[Begin Given passage]

All Against: It’s difficult to poke holes. You can argue he spent a lot of time with Mikko Rantanen and Makar. But Kucherov and McDavid didn’t exactly play with scrubs, either. You can argue that Dallas neutralized MacKinnon (five points, -6 in Round 2) but his overall post-season (14 points in 11 games) was just fine. Faceoffs? Sure, he’s mediocre (45.9% in 2024). We’ll go with that.

Connor McDavid

The Case: Smythe winner and most combined points for the year

All For: The early season Oiler meltdown and Jay Woodcroft’s dismissal happened in 2023. So, by the time the calendar flipped, McDavid was in full flight. Despite missing six games in 2024, his total regular season and playoff stat line: 180 points in 103 games. For perspective, Matt Martin is nearing 1,000 games and has 177 career points. Sniper Cole Caufield only has 183 points in five years. But McDavid’s regular season work was nothing new. His latest tricks were in the postseason: breaking Gretzky’s playoff assists record (34); first ever back-to-back four-point games in a Final; first skater to win the Smythe in a losing cause in 46 years. McDavid has also quietly become elite defensively. In 2024, he was on the ice for the eighth-lowest rate of shot attempts against among qualified forwards.

[End Given passage]

(Work instructions)
1: In the passage on McDavid, condense the paragraph beginning "All For: The early season Oiler meltdown" into a short bulleted list that keeps its main facts.
2: According to the passage on McDavid, how many regular season and playoff points did he record in 2024, and in how many games?
3: Continue the passage on McDavid from the point where it stops.

[Begin Recorded information]

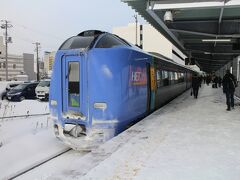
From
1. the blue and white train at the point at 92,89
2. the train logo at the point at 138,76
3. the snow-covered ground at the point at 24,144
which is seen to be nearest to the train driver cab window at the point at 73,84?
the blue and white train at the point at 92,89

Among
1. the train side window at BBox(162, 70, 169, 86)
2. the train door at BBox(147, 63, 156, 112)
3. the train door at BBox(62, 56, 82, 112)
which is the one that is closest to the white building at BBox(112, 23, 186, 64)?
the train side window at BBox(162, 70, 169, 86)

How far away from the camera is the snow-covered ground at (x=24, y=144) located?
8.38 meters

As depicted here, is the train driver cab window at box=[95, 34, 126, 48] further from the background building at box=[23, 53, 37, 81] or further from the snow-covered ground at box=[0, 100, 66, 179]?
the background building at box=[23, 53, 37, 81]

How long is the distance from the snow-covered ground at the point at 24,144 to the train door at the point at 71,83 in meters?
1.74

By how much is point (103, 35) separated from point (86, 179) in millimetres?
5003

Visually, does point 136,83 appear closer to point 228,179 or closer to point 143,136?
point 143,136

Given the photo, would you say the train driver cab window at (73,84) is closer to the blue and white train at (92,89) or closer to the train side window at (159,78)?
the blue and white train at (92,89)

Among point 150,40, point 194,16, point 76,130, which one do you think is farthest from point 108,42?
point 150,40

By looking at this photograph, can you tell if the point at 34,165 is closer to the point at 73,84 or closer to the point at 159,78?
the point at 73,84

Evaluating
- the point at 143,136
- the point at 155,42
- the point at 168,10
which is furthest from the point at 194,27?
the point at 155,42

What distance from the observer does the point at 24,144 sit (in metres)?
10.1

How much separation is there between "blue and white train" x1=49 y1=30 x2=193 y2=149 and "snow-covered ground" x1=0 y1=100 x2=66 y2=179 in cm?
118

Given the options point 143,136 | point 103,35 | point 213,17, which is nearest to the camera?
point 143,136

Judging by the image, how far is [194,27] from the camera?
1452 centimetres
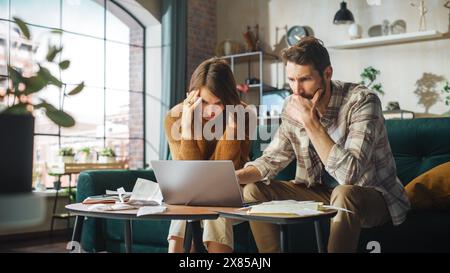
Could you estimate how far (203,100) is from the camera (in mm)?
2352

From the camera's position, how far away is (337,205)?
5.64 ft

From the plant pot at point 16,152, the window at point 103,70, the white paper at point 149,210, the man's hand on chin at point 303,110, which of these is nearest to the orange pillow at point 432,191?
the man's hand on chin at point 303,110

[End Recorded information]

(Written responses)
1:
- The Oilers' early-season meltdown and Jay Woodcroft's dismissal happened in 2023, so McDavid was in full flight by the time the calendar flipped.
- Despite missing six games in 2024, he had 180 regular-season and playoff points in 103 games. Matt Martin is nearing 1,000 games with 177 career points, and Cole Caufield has 183 points in five years.
- His new achievements came in the postseason:
  - He broke Gretzky's playoff assists record (34).
  - He had the first back-to-back four-point games in a Final.
  - He became the first skater in 46 years to win the Smythe in a losing cause.
- He has also become elite defensively. In 2024, he was on the ice for the eighth-lowest rate of shot attempts against among qualified forwards.

2: 180 points in 103 games.

3:
All Against: While #97 led the NHL in assists (104) in 2024, his goal scoring cooled. His 34 regular season goals were tied for 27th. He was famously held pointless in Games 6 and 7 against Florida, but after 11 points in the previous four games, he can be afforded some leniency. Sidney Crosby, for comparison, was held pointless in Games 5, 6 and 7 in his first Cup win.

🏆 The 2024 Player of the Year

Now, Player of the Year does not mean best player. McDavid is certainly that. Anyone suggesting otherwise is just tired of him. Barkov was the hero of the year. Hellebuyck and Hughes were the best at their positions. Kucherov was the most efficient scorer this year. But this comes down to two dudes…

MacKinnon had a near-perfect 2024, wire-to-wire. The streaks. The MVP. The point totals. The ice time. The endurance. There’s little else he could have done to elevate his team from January through December.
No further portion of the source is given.